We think you need these skills to ace Data Scientist
Some tips for your application 🫡
Tailor Your CV: Make sure your CV highlights your PhD in a relevant field and any commercial experience you have. Emphasise your strong Python skills and mention any additional programming languages you know, as well as your experience with large data sets.
Craft a Compelling Cover Letter: In your cover letter, explain why you're interested in the Data Scientist position at this trading firm. Discuss how your background in Computer Science, Maths, or Physics aligns with their needs and how your skills can support Portfolio Managers in making trading decisions.
Showcase Relevant Projects: If you've worked on projects involving classification, regression, distribution analysis, or predictive modelling, be sure to include these in your application. Provide specific examples of how you applied your skills to solve real-world problems.
Proofread Your Application: Before submitting, carefully proofread your CV and cover letter for any errors or typos. A polished application reflects your attention to detail, which is crucial in a data-driven role.
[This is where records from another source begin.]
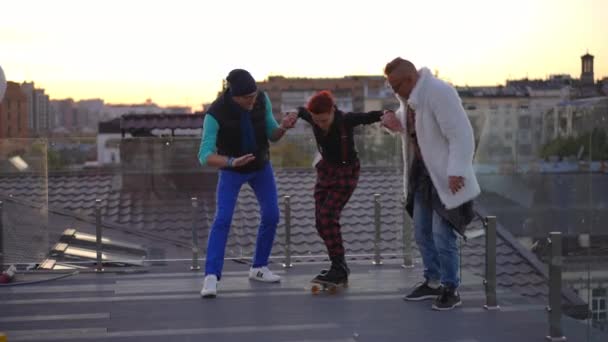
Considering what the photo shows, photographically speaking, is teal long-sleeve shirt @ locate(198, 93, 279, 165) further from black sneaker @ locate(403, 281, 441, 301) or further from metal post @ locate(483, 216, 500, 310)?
metal post @ locate(483, 216, 500, 310)

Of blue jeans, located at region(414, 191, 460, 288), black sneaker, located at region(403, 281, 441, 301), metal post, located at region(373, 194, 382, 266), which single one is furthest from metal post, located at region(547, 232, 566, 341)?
metal post, located at region(373, 194, 382, 266)

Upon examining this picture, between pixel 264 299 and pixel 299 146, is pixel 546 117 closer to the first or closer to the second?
pixel 264 299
How to prepare for a job interview at Paritas Recruitment
✨Showcase Your Technical Skills
Be prepared to discuss your proficiency in Python and any other programming languages you know. Bring examples of projects where you've used these skills, especially those involving large data sets and predictive modelling.
✨Demonstrate Your Analytical Thinking
Expect questions that assess your problem-solving abilities. Be ready to explain your thought process when tackling complex data analysis tasks, such as classification or regression problems.
✨Connect Your Experience to the Role
Highlight your commercial experience in similar environments. Discuss specific instances where your work has directly supported decision-making processes, particularly in trading or finance.
✨Prepare for Technical Challenges
You may face technical challenges or case studies during the interview. Practice coding problems and data analysis scenarios beforehand to demonstrate your ability to think on your feet and apply your knowledge effectively.